Kisah Dalam Negeri
Makam Tua dan Sejarah Panjang Tionghoa di Lasem
Lasem mulanya didiami anak buah laksamana Cheng Ho.
Oleh BOWO PRIBADI, STEVY MARADONA
Bukan sebentar etnis Tionghoa yang merantau dari Cina mendiami Lasem di Rembang, Jawa Tengah. Penemuan makam kapitan Tionghoa periode akhir abad ke-18 hingga awal abad ke-19 yang namanya tidak tercatat dalam catatan resmi Belanda belakangan menambah warna sejarah panjang tersebut.
Pada masa lalu, kolonial Belanda biasanya menempatkan kapitan atau petinggi untuk masyarakat Tionghoa di wilayah jajahan, termasuk Lasem. Makam salah seorang kapitan itu ditemukan oleh pegiat makam kuno Lasem bersama Yayasan Lasem Heritage (YLH).
Makam ini ditemukan di atas lahan tanah bengkok Desa Sumbergirang, Kecamatan Lasem, Kabupaten Rembang Jawa Tengah. Tepatnya di sebelah timur Pondok Pesantren (Ponpes) As Sholatiyah, Pandeyan, Sumbergirang.
Meskipun struktur makam kuno ini kondisinya telah banyak tertutup oleh semak- semak yang rimbun, di antara lahan persawahan, dan bongpai (nisan) dari makam ini sudah retak di beberapa bagian, namun masih bisa diidentifikasi.

Tugas A: Ringkaslah paragraf dalam teks bacaan yang diawali "Makam ini ditemukan di atas lahan" menjadi satu kalimat yang lebih pendek tanpa menghilangkan fakta utamanya.
Tugas B: Ulangi bagian teks bacaan yang dimulai dari "Makam ini ditemukan" dan berakhir pada "Sholatiyah, Pandeyan, Sumbergirang." persis tanpa perubahan sedikit pun.

Bahan yang Disediakan:
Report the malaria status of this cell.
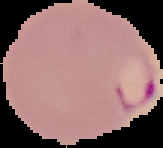
It is parasitized.

From a thin blood smear. Segmented cell region on a black background. Image is 163×148 pixels.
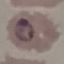
Result: malaria parasites detected. Giemsa-stained preparation. Cell patch, automatically extracted from a larger field of view and resized to 64 × 64 pixels. Thin blood film. Acquired by smartphone through the microscope eyepiece.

Jawaban yang Diharapkan A: Makam ini berada di tanah bengkok Desa Sumbergirang, Kecamatan Lasem, Kabupaten Rembang, Jawa Tengah, tepatnya di sebelah timur Ponpes As Sholatiyah, Pandeyan.

Jawaban yang Diharapkan B:
Makam ini ditemukan di atas lahan tanah bengkok Desa Sumbergirang, Kecamatan Lasem, Kabupaten Rembang Jawa Tengah. Tepatnya di sebelah timur Pondok Pesantren (Ponpes) As Sholatiyah, Pandeyan, Sumbergirang.